📚 24 - December
Starting with the October 2024 post, I'm putting the book blog on partial hiatus. (Though it seems functionally I'm actually still making posts; just shorter.)
On my little holiday in the Rhineland, I brought two books that, I realized later, I had read the summer before I moved to Berlin when I was living in my car. I picked up Song of Solomon at a used bookshop in Marfa, and I read The Odyssey (maybe the Fagles translation?) sitting for hours in a Colorado hot spring. That wasn't a great idea; was itchy all over for the next day or two.
Both, in their own way, books of transition and travel.
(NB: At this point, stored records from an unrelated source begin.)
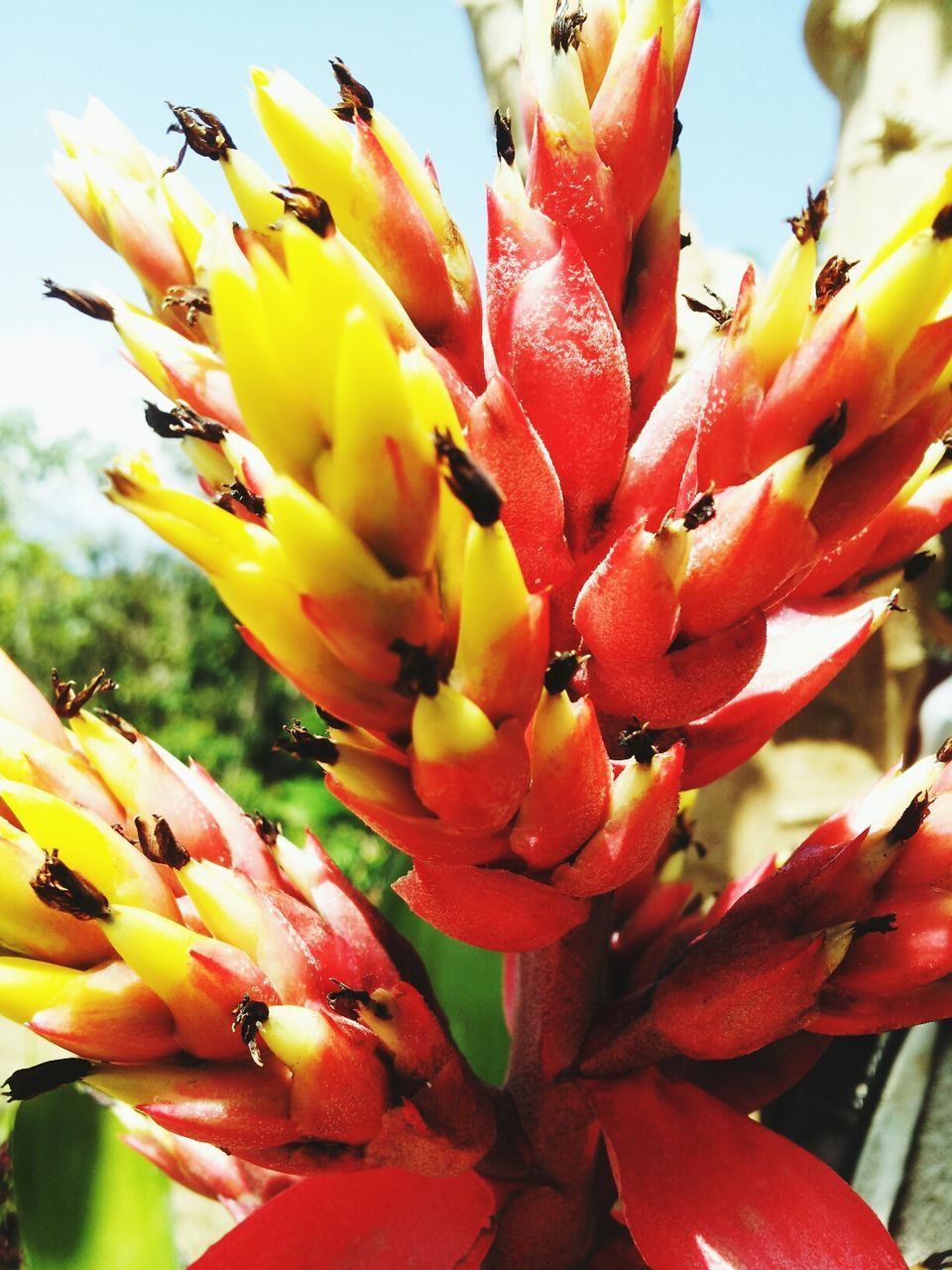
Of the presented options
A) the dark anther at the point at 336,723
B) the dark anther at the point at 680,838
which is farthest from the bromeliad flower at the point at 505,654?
the dark anther at the point at 680,838

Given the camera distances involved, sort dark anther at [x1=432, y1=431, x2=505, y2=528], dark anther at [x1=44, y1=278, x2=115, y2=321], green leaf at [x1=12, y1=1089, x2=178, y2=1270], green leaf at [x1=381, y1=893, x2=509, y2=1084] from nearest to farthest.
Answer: dark anther at [x1=432, y1=431, x2=505, y2=528]
dark anther at [x1=44, y1=278, x2=115, y2=321]
green leaf at [x1=12, y1=1089, x2=178, y2=1270]
green leaf at [x1=381, y1=893, x2=509, y2=1084]

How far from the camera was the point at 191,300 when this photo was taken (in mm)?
452

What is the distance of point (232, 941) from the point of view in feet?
1.32

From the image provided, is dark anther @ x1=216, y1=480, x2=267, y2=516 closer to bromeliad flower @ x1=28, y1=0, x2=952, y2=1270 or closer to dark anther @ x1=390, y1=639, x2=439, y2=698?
bromeliad flower @ x1=28, y1=0, x2=952, y2=1270

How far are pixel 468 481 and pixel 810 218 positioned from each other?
0.64 ft

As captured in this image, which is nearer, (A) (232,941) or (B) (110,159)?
(A) (232,941)

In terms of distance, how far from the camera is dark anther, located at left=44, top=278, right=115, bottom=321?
0.49 meters

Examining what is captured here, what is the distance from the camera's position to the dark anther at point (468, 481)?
29 centimetres

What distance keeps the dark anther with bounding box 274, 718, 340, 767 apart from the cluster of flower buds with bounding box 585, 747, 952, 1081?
207 mm

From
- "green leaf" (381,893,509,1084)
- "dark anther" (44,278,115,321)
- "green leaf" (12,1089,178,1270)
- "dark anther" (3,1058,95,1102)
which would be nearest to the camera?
"dark anther" (3,1058,95,1102)

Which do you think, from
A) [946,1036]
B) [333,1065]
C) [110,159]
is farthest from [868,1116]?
[110,159]

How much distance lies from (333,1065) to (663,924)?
33 centimetres

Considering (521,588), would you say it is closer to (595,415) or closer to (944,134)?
(595,415)

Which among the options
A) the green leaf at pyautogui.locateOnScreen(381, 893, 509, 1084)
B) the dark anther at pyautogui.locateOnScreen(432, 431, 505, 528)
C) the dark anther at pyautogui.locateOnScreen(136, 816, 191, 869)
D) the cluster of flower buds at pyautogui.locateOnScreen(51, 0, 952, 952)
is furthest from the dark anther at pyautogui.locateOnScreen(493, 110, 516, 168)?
the green leaf at pyautogui.locateOnScreen(381, 893, 509, 1084)
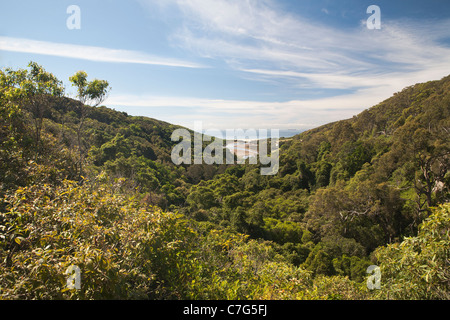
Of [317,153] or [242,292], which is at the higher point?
[317,153]

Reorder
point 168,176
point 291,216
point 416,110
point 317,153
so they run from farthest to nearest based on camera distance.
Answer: point 317,153
point 168,176
point 416,110
point 291,216

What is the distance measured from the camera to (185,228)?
15.4 feet

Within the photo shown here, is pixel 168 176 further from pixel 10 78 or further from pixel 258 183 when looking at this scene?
pixel 10 78

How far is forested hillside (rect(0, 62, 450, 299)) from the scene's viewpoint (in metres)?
3.11

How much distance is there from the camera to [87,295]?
8.59ft

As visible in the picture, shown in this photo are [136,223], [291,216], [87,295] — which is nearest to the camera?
[87,295]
Homer (~700 BCE). The Odyssey. [trans. Emily Wilson]
I love this book!
Toni Morrison (1977). Song of Solomon.
What I remembered from this book was Part III—Milkman's journey to find his people down south, the rotten witchhouse filled with beautiful dogs, the archetypical or mythic hunts and songs and encounters wherein Milkman loses everything, including his watch.
Parts I and II have more a conventional novelistic structure—characters with secrets slowly revealed who behave in ways that conform to their ever-deepening personality; misunderstandings finally resolved in monologue that reveal to both the characters and the reader. This novelistic thatchwork seems to come loose in Part III and fly away in the wind.